▸ Your instructions: Return the records exactly as they are.
:: Record set
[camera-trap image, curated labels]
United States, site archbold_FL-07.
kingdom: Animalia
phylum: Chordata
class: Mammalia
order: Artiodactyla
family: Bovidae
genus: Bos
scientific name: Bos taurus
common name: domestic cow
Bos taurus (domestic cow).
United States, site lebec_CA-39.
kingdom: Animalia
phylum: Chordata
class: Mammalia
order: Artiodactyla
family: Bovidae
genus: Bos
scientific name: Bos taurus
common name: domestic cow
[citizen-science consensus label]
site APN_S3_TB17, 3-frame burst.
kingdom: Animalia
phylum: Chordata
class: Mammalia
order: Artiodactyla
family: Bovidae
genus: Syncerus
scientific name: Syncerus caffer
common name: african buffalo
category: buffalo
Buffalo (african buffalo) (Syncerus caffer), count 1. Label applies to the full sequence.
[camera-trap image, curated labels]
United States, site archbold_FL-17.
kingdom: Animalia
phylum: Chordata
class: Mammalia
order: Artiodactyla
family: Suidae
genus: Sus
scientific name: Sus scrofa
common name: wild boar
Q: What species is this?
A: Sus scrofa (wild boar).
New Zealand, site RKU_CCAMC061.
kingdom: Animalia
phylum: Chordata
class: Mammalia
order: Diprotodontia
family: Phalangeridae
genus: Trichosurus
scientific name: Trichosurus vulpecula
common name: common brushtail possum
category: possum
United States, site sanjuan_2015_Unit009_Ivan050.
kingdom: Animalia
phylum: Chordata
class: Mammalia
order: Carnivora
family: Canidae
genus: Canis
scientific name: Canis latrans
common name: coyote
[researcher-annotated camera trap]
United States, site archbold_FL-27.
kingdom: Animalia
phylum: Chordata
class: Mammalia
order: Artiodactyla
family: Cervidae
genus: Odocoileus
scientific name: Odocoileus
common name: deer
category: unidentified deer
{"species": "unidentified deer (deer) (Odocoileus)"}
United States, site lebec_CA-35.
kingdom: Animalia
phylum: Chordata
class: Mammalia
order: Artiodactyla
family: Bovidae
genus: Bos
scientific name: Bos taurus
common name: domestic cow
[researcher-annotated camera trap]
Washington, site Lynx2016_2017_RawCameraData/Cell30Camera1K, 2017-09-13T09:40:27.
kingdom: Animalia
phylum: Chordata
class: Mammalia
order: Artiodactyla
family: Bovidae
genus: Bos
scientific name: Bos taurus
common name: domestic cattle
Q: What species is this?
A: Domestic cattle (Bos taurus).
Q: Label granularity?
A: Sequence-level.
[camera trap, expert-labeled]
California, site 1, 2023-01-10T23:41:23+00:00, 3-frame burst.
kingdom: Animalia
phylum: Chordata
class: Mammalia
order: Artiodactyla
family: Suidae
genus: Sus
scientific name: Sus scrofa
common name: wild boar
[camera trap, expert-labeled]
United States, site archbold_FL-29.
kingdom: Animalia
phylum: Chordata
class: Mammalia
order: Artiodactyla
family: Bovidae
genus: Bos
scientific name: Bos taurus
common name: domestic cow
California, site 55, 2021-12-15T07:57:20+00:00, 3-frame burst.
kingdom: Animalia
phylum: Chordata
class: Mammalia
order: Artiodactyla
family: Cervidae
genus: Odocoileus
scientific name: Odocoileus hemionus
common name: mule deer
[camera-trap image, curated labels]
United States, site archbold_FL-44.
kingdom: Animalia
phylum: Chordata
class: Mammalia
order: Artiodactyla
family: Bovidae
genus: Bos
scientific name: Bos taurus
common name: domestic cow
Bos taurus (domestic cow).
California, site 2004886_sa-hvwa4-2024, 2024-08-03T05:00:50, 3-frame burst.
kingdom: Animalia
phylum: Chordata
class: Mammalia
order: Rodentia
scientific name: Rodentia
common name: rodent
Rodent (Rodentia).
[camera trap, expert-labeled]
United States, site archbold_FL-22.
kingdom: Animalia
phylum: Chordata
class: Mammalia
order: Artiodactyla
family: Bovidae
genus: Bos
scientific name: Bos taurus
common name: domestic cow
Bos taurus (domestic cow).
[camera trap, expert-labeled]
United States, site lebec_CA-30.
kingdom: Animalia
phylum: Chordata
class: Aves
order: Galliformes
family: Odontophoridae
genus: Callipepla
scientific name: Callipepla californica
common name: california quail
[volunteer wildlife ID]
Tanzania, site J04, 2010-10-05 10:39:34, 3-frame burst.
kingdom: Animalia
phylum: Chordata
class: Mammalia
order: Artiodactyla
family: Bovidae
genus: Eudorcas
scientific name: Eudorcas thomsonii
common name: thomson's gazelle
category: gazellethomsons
::::
▸ Exercise response:
[camera-trap image, curated labels]
United States, site archbold_FL-07.
kingdom: Animalia
phylum: Chordata
class: Mammalia
order: Artiodactyla
family: Bovidae
genus: Bos
scientific name: Bos taurus
common name: domestic cow
Bos taurus (domestic cow).
United States, site lebec_CA-39.
kingdom: Animalia
phylum: Chordata
class: Mammalia
order: Artiodactyla
family: Bovidae
genus: Bos
scientific name: Bos taurus
common name: domestic cow
[citizen-science consensus label]
site APN_S3_TB17, 3-frame burst.
kingdom: Animalia
phylum: Chordata
class: Mammalia
order: Artiodactyla
family: Bovidae
genus: Syncerus
scientific name: Syncerus caffer
common name: african buffalo
category: buffalo
Buffalo (african buffalo) (Syncerus caffer), count 1. Label applies to the full sequence.
[camera-trap image, curated labels]
United States, site archbold_FL-17.
kingdom: Animalia
phylum: Chordata
class: Mammalia
order: Artiodactyla
family: Suidae
genus: Sus
scientific name: Sus scrofa
common name: wild boar
Q: What species is this?
A: Sus scrofa (wild boar).
New Zealand, site RKU_CCAMC061.
kingdom: Animalia
phylum: Chordata
class: Mammalia
order: Diprotodontia
family: Phalangeridae
genus: Trichosurus
scientific name: Trichosurus vulpecula
common name: common brushtail possum
category: possum
United States, site sanjuan_2015_Unit009_Ivan050.
kingdom: Animalia
phylum: Chordata
class: Mammalia
order: Carnivora
family: Canidae
genus: Canis
scientific name: Canis latrans
common name: coyote
[researcher-annotated camera trap]
United States, site archbold_FL-27.
kingdom: Animalia
phylum: Chordata
class: Mammalia
order: Artiodactyla
family: Cervidae
genus: Odocoileus
scientific name: Odocoileus
common name: deer
category: unidentified deer
{"species": "unidentified deer (deer) (Odocoileus)"}
United States, site lebec_CA-35.
kingdom: Animalia
phylum: Chordata
class: Mammalia
order: Artiodactyla
family: Bovidae
genus: Bos
scientific name: Bos taurus
common name: domestic cow
[researcher-annotated camera trap]
Washington, site Lynx2016_2017_RawCameraData/Cell30Camera1K, 2017-09-13T09:40:27.
kingdom: Animalia
phylum: Chordata
class: Mammalia
order: Artiodactyla
family: Bovidae
genus: Bos
scientific name: Bos taurus
common name: domestic cattle
Q: What species is this?
A: Domestic cattle (Bos taurus).
Q: Label granularity?
A: Sequence-level.
[camera trap, expert-labeled]
California, site 1, 2023-01-10T23:41:23+00:00, 3-frame burst.
kingdom: Animalia
phylum: Chordata
class: Mammalia
order: Artiodactyla
family: Suidae
genus: Sus
scientific name: Sus scrofa
common name: wild boar
[camera trap, expert-labeled]
United States, site archbold_FL-29.
kingdom: Animalia
phylum: Chordata
class: Mammalia
order: Artiodactyla
family: Bovidae
genus: Bos
scientific name: Bos taurus
common name: domestic cow
California, site 55, 2021-12-15T07:57:20+00:00, 3-frame burst.
kingdom: Animalia
phylum: Chordata
class: Mammalia
order: Artiodactyla
family: Cervidae
genus: Odocoileus
scientific name: Odocoileus hemionus
common name: mule deer
[camera-trap image, curated labels]
United States, site archbold_FL-44.
kingdom: Animalia
phylum: Chordata
class: Mammalia
order: Artiodactyla
family: Bovidae
genus: Bos
scientific name: Bos taurus
common name: domestic cow
Bos taurus (domestic cow).
California, site 2004886_sa-hvwa4-2024, 2024-08-03T05:00:50, 3-frame burst.
kingdom: Animalia
phylum: Chordata
class: Mammalia
order: Rodentia
scientific name: Rodentia
common name: rodent
Rodent (Rodentia).
[camera trap, expert-labeled]
United States, site archbold_FL-22.
kingdom: Animalia
phylum: Chordata
class: Mammalia
order: Artiodactyla
family: Bovidae
genus: Bos
scientific name: Bos taurus
common name: domestic cow
Bos taurus (domestic cow).
[camera trap, expert-labeled]
United States, site lebec_CA-30.
kingdom: Animalia
phylum: Chordata
class: Aves
order: Galliformes
family: Odontophoridae
genus: Callipepla
scientific name: Callipepla californica
common name: california quail
[volunteer wildlife ID]
Tanzania, site J04, 2010-10-05 10:39:34, 3-frame burst.
kingdom: Animalia
phylum: Chordata
class: Mammalia
order: Artiodactyla
family: Bovidae
genus: Eudorcas
scientific name: Eudorcas thomsonii
common name: thomson's gazelle
category: gazellethomsons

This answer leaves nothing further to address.